JOINT AMPLITUDE AND CONNECTIVITY COMPENSATORY MECHANISMS IN PARKINSON'S DISEASE
Identifieur interne : 000334 ( PascalFrancis/Checkpoint ); précédent : 000333; suivant : 000335JOINT AMPLITUDE AND CONNECTIVITY COMPENSATORY MECHANISMS IN PARKINSON'S DISEASE
Auteurs : S. J. Palmer [Canada] ; J. Li [Canada] ; Z. J. Wang [Canada] ; M. J. Mckeown [Canada]Source :
- Neuroscience [ 0306-4522 ] ; 2010.
Descripteurs français
- Pascal (Inist)
English descriptors
Abstract
Neuroimaging studies in Parkinson's disease (PD) have previously demonstrated several regions of hypo- and hyper-activation during voluntary movement. How these patterns of amplitude changes at multiple discrete foci relate to changes within functional networks recruited by a given task is unclear.
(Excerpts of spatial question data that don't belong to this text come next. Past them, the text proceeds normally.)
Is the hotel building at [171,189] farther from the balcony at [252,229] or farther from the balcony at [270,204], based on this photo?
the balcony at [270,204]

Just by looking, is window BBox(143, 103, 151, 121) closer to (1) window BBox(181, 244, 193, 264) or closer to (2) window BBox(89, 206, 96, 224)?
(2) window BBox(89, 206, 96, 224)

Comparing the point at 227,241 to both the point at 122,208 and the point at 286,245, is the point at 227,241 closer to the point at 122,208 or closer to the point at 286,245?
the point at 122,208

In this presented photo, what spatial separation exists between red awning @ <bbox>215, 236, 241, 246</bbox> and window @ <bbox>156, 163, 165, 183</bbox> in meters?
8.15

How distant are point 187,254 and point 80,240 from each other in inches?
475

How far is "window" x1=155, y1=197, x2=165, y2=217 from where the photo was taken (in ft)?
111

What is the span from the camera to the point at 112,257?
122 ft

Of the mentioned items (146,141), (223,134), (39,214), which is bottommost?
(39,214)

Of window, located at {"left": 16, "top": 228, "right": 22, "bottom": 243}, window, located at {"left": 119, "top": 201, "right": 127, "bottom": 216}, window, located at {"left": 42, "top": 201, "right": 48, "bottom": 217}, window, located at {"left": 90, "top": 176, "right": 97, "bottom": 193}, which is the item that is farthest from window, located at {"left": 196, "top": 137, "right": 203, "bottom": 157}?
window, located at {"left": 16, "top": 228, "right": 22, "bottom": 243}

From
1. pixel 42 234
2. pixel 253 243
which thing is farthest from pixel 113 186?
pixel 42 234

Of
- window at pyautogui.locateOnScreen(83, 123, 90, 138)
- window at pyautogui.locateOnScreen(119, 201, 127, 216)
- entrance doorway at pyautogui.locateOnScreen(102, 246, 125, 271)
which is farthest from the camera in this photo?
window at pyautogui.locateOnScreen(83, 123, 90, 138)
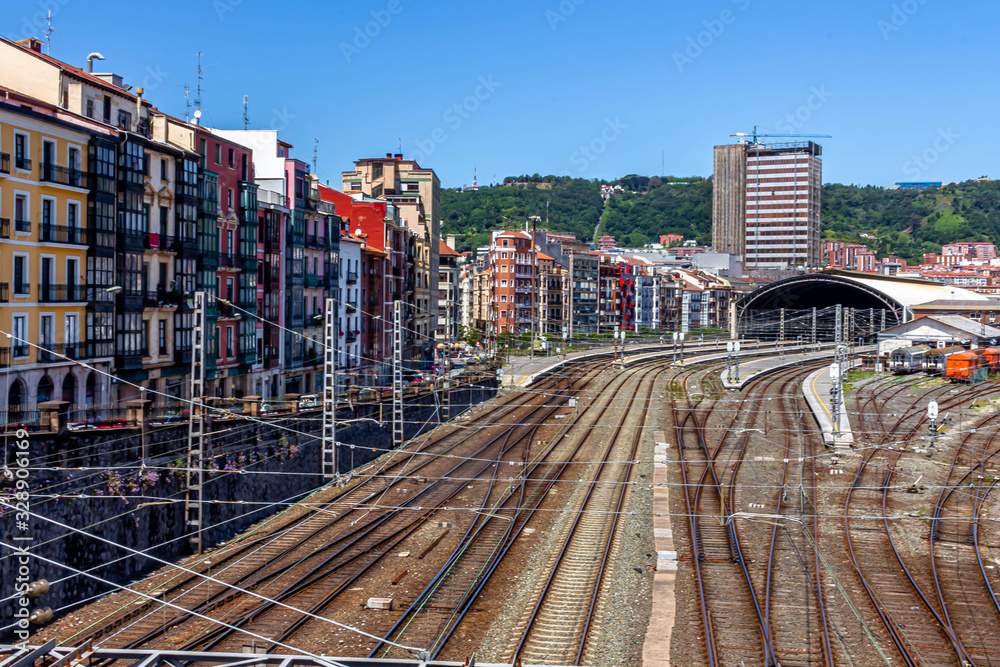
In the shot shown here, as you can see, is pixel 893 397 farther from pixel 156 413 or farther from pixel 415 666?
pixel 415 666

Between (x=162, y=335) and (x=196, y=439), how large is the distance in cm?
1085

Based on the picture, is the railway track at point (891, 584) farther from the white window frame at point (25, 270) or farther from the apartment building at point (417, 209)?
the apartment building at point (417, 209)

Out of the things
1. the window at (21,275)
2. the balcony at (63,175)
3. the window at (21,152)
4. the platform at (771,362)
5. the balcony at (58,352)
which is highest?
the window at (21,152)

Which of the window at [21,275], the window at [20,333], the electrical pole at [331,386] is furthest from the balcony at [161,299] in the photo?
the electrical pole at [331,386]

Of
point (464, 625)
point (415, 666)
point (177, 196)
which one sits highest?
point (177, 196)

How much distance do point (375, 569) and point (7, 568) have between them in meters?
8.97

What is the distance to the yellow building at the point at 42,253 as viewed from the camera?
32188 millimetres

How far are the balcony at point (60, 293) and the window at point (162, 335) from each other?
5413 millimetres

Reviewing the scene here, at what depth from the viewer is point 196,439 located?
3212cm

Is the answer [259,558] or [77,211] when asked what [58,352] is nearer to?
[77,211]

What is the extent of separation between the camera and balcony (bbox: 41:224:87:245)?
34.2m

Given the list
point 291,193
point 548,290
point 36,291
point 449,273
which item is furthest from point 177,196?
point 548,290

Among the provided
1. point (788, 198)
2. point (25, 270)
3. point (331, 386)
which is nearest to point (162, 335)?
point (25, 270)

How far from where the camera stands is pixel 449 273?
343 feet
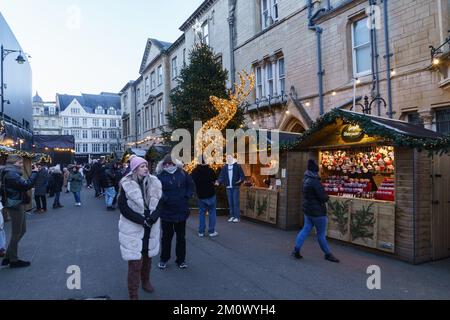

Changes in both amplitude and connectivity have both been individually shown within the striato-thalamo-cortical (STC) loop in PD, as well as other regions, most consistently in the cerebellum and primary motor cortex. We have previously shown overactivation of the cerebellum and motor cortex in PD subjects off medication during a visuo-motor tracking task performed at three frequencies. Here, we show that this change in activation amplitude is also accompanied by significant changes in functional connectivity between regions of interest (ROIs), with enhanced connectivity within the cerebello-thalamo-cortical (CTC) loop as well as increased inter-hemispheric communication between several basal ganglia structures. Although changes in activation amplitude were influenced by the frequency of movement performed in the tracking task, functional connectivity changes were robustly present across all three task frequencies performed, suggesting that functional connectivity analysis in PD may be a more sensitive means of detecting plastic changes which are relatively invariant to the particulars of the experimental task. Additionally, we demonstrate amplitude and connectivity changes in structures that are typically active during the resting state, or "default-mode," in PD. Unlike in STC/CTC loops, where the direction of change was the same for amplitude and connectivity, default-mode regions showed increased amplitude but decreased connectivity. Our results further support that the CTC is recruited in PD to compensate for dysfunctional basal ganglia circuits, and that this recruitment involves both amplitude and connectivity changes. The differing relationship between amplitude and connectivity changes within individual loops highlights the importance of jointly examining them in order to fully elucidate functional changes in Parkinson's disease.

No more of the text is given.